Adding trace amounts of various iodine salts to regular table salt is an easy and effective way of preventing iodine deficiency in people. Worldwide, iodine deficiency is said to affect almost 2 billion people, causing mental retardation and various thyroid problems including goiter. While people in some regions, for example near the coast, can potentially get enough iodine from their general diet, the majority of the world has low natural iodine levels, resulting in the need for artificial supplementation.
Over the years there has been some opposition to iodisation of salt, mainly from fringe groups such as small salt producers concerned about the added production expense, manufacturers of iodine supplements who are obviously at risk of losing their market, and health groups concerned that the promotion of iodised salt will lead to excessive salt intake. Of course there will always be lobbies (rightly) promoting foods and food products that are as ‘natural’ and ‘pure’ as possible, and who would prefer to rather get their iodine in some more natural way. For this reason, most countries allow both iodised and non-iodised salt to be sold to consumers.
While the iodisation of salt has contributed a great deal to improve global iodine deficiency levels, there are indications in many countries, including new Zealand, of a re-emergence of iodine deficiency.
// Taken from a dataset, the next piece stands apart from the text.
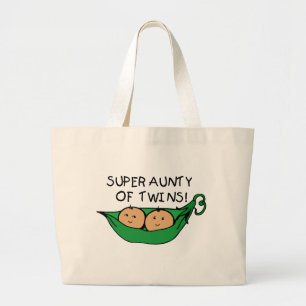 Super Aunty of Twins Pod Grote Tote Bag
This is due in part to the increased consumption of commercially prepared foods made with cheaper, non-iodised salt, and because of decreased general use of salt (iodised and not) as a response to health programmes recommending reduced salt intake.
Of course using less salt, iodised or not, is a good thing, as we discussed previously. But the key message from most health bodies, in terms of iodine intake, is to opt for iodised salt when we do use salt, and to generally give preference to freshly prepared, non-processed foods. Non-vegetarians can boost their iodine intake with iodine rich foodsources like seafood, milk, eggs and meat, but vegetarians may well consider an iodine supplement.
Just remember that the iodine in iodised salt disappears over time due to evaporation and oxidation, so even when you do use iodised salt, that bag of salt that’s been sitting in the cupboard for years may not be of much use as an iodine supplement anymore.